The Future of Rice in Japan



This is a longer version of an article I wrote for Food Tank. The Food Tank version can be found here.

12/7/2014 - The piece has been picked up, with a slightly more sensational headline, by the Christian Science Monitor. You can read it here.

I usually buy my rice at a local rice vendor. In his dilapidated shop he sells a fair array of rice from all over Japan. I go for my usual, tsuyahime - a decent, not too expensive rice from Yamagata. He often chides me when I ask for it unmilled, left in its brown rice (genmai) form. Most of his customers have the outer husk removed, which he does in one of the old, loud electric mills that occupy a fair amount of the floor space in his shop. It’s about 30 bucks for a 5-kilo bag. That’s about $2.30 a pound.  I was once fairly shocked at the price, but have become accustomed to the high price of rice here, chalking it up to the general high cost of living in Tokyo.

I pedal home, steam some up, looking forward to settling down for my yorugohan (dinner). But even as I enjoy the simple pleasure of a humble bowl of rice, I am reminded there’s a story of politics, misplaced initiatives and a battle for the very soul of Japanese agriculture with each and every bite.
As Japan began reconstruction after the end of World War II, the paramount issue was to feed a nation of hungry people. Infrastructure was ruined, farmland abandoned. Agricultural reforms, initiated by the occupying forces, compelled landlords to sell off their large land holdings to tenant farmers who worked them. This not only broke up an old, nearly feudal system, but newly incentivized farmers quickly brought the agricultural sector back into production of rice, fruits and vegetables.

Japan, a relatively small island nation with a lot of people, isn’t blessed with a lot of arable land. But in the late 20th and early 21st century, it’s been doing all right for itself. In terms of total volume of food produced, it’s number 5 in the world. It’s a nation obsessed with food self-sufficiency and food security. And though its rate of about 65% self-sufficiency is a cause of anxiety for many a citizen of Japan, in regard to keeping its people fed, Japan does pretty well.

So, a nation that supports its small farmers, produces a fair amount of food and keeps policies in place to maintain a certain quality and status quo, you might think has got it pretty much figured out. But, with the distorting forces of the global economy, a graying population of those who till the land, a huge agricultural cooperative that may not be representing the true needs of its constituents and a ruling government party that actively opposes it, Japan’s going through some huge changes in the very way it thinks about agriculture.
# # # # #
GOAL A »
Answer these questions about the article on rice in Japan:
(i) Which rice does the writer usually buy, and where is it from?
(ii) What does a 5-kilo bag of that rice cost?
(iii) Where does Japan rank in the world for total volume of food produced?
GOAL B » Duplicate the part of the article on rice in Japan that opens with the words containing "I usually buy" and closes with "living in Tokyo.".
Work only from the article on rice in Japan.

SOURCE DATA »
# # # # #
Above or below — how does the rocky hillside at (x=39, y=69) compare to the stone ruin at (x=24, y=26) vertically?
# # # # #
COMPLETE ANSWER A »
(i) Tsuyahime, from Yamagata.
(ii) About 30 bucks.
(iii) Number 5.

COMPLETE ANSWER B »
I usually buy my rice at a local rice vendor. In his dilapidated shop he sells a fair array of rice from all over Japan. I go for my usual, tsuyahime - a decent, not too expensive rice from Yamagata. He often chides me when I ask for it unmilled, left in its brown rice (genmai) form. Most of his customers have the outer husk removed, which he does in one of the old, loud electric mills that occupy a fair amount of the floor space in his shop. It’s about 30 bucks for a 5-kilo bag. That’s about $2.30 a pound.  I was once fairly shocked at the price, but have become accustomed to the high price of rice here, chalking it up to the general high cost of living in Tokyo.